“Thirst” reveals a side of London not often seen. A Siberian woman named Alena is caught attempting to shoplift a pair of shoes by the store’s security man Dave. The reason why she tries to commit this act of robbery isn’t what you’d immediately expect. Dave forgives Alena despite the trouble it causes him with his superior. Seeing that Alena is in a distressed position he goes even further and allows her to stay in his small apartment until she can get back on her feet. What follows is an unlikely bond between two people who have experienced a lot of hardship in their lives.
Accounts of Alena and Dave’s personal histories slip in between sections of the present-day narrative. This is handled so delicately it’s like one hand sliding over another revealing the layers of their lives. It also creates tension in the story as both of them have emerged from very bad situations and it makes you constantly wonder how they get to the point where they find each other. They create a strange sort of domestic bliss together, but when Alena’s past imposes itself upon the present they are abruptly torn apart and it’s only through a massive leap of faith on Dave’s part that they might find one another again. This is a love story. It’s one which is made up of two characters who have endured strife and disappointment, but need to find the courage to open up to one another for a chance at harmony.

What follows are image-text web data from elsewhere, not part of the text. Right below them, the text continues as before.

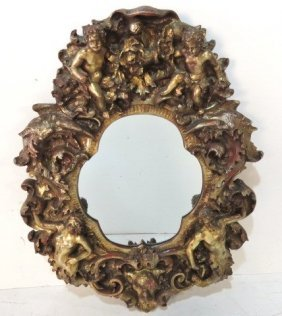Gothic Unusual Large Mirror With Figures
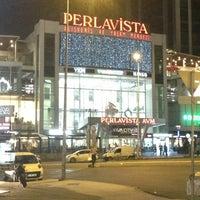 8/19/2013 tarihinde Fatih .ziyaretçi tarafından Perlavista'de çekilen fotoğraf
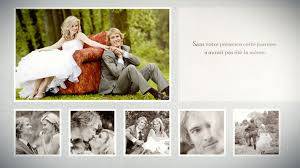 livre photo mariage diaporama photo livre album mariage romantique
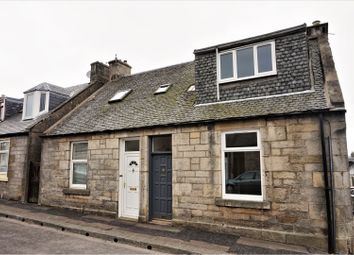 Thumbnail 3 bed end terrace house for sale in Grieve Street, Dunfermline
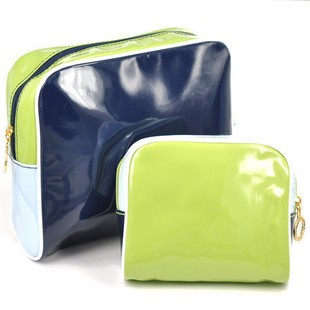 Green PVC Cosmetic bag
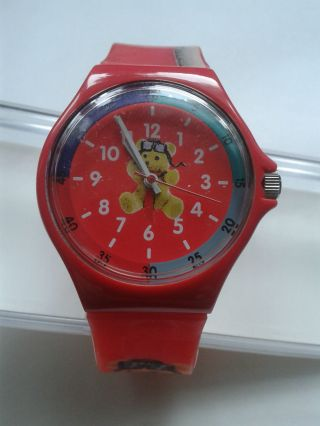 Kinderarmband Uhr Bild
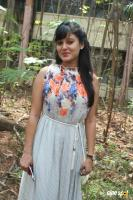 Archana Gupta at Aryan Film Press Meet (2)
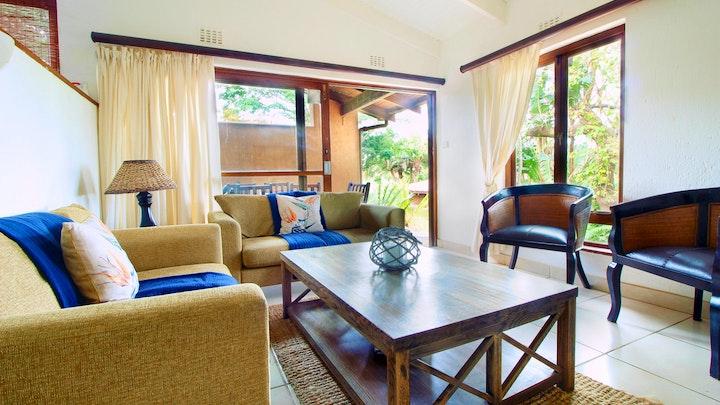 Southbroom Accommodation at San Lameer Villa 2414 | TravelGround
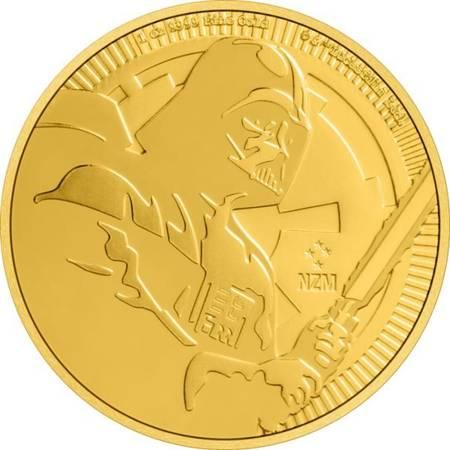 Złota Moneta Star Wars - Darth Vader 1 uncja LIMITOWANA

It’s a known tale: an immigrant comes to a “developed” country and finds everything isn’t as rosy as the way they imagined it. Where this book departs is the pernicious way that Alena turns from the oppressed to the oppressor – or, at least, an instrument used to foster oppression. This produces a dark and twisted psychology. It shows the complex layers of a hidden underbelly of society that feeds on abuse, fear and secrecy. It’s only through a tremendous act of will that Alena is able to break free. She’s extremely vulnerable being lost in the giant organism of London and it’s only through chance that she meets with an act of kindness from Dave. A querulous outsider might view such an instant bond as unbelievable, but Hudson eloquently explains Dave’s reasoning like this: “He’d admit it, he was reckless. Blind to the danger of letting a strange stranger have everything of him. And though it was her ripe, warm beauty that had made it hard for him to think around her at first, it was all the rest that was the hook that snagged in his insides, never to be pulled out.” There can be something about a person which catches you and makes you take a chance on something you’d normally back away from.

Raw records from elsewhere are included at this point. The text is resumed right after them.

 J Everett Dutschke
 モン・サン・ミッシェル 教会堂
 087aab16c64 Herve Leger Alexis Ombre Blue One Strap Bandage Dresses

There is more here than the romantic heart. What this novel is really about is the distance between ourselves and strangers – particularly in large cities and when travelling. What’s the right amount of empathy to show to strangers? Surely you can’t walk around with an open heart to everyone in need. You’d never get across the city. Never get to work on time. But if you walk around with a stony gaze you begin to feel inhuman, jaded, disconnected. Likewise this novel shows our own desperation for kindness when out of our element. Dave embarks on a long journey to an extremely remote part of Siberia where the smallest gesture of kindness can seem like a life raft. Of course, this book doesn’t offer a solution to this question of distance. How can there be one? But it does point out the reverberating effects of both large and small bits of kindness. Moreover it shows the way regret can pile up in the backs of our minds – haunted by instances where we wanted to reach out and didn’t. Hudson acknowledges that: “it is hard to live with the knowledge of certain things, let alone a knowledge that allowed you to imagine you could have done something to change things, to help someone you love.” “Thirst” reveals the best and the worst of humanity. It shows the way the world perpetually opens and closes to us and that there is an endless stream of possibilities. Whether you choose to only smile or hold out your hand or walk on by: opportunity goes both ways and there is always the potential of a connection.
I also loved Hudson's first novel which I wrote about at the end of last year here. She's one of the most creative literary voices in the UK right now. But, given Hudson's earlier title, I was hoping this new novel would be named something more elaborate like "The Thirsty Siberian Who Stole My Shoes, Ate All My IceCream & Barely Had Change for a Fiver." However, the brevity of her chosen title suits the subject matter perfectly.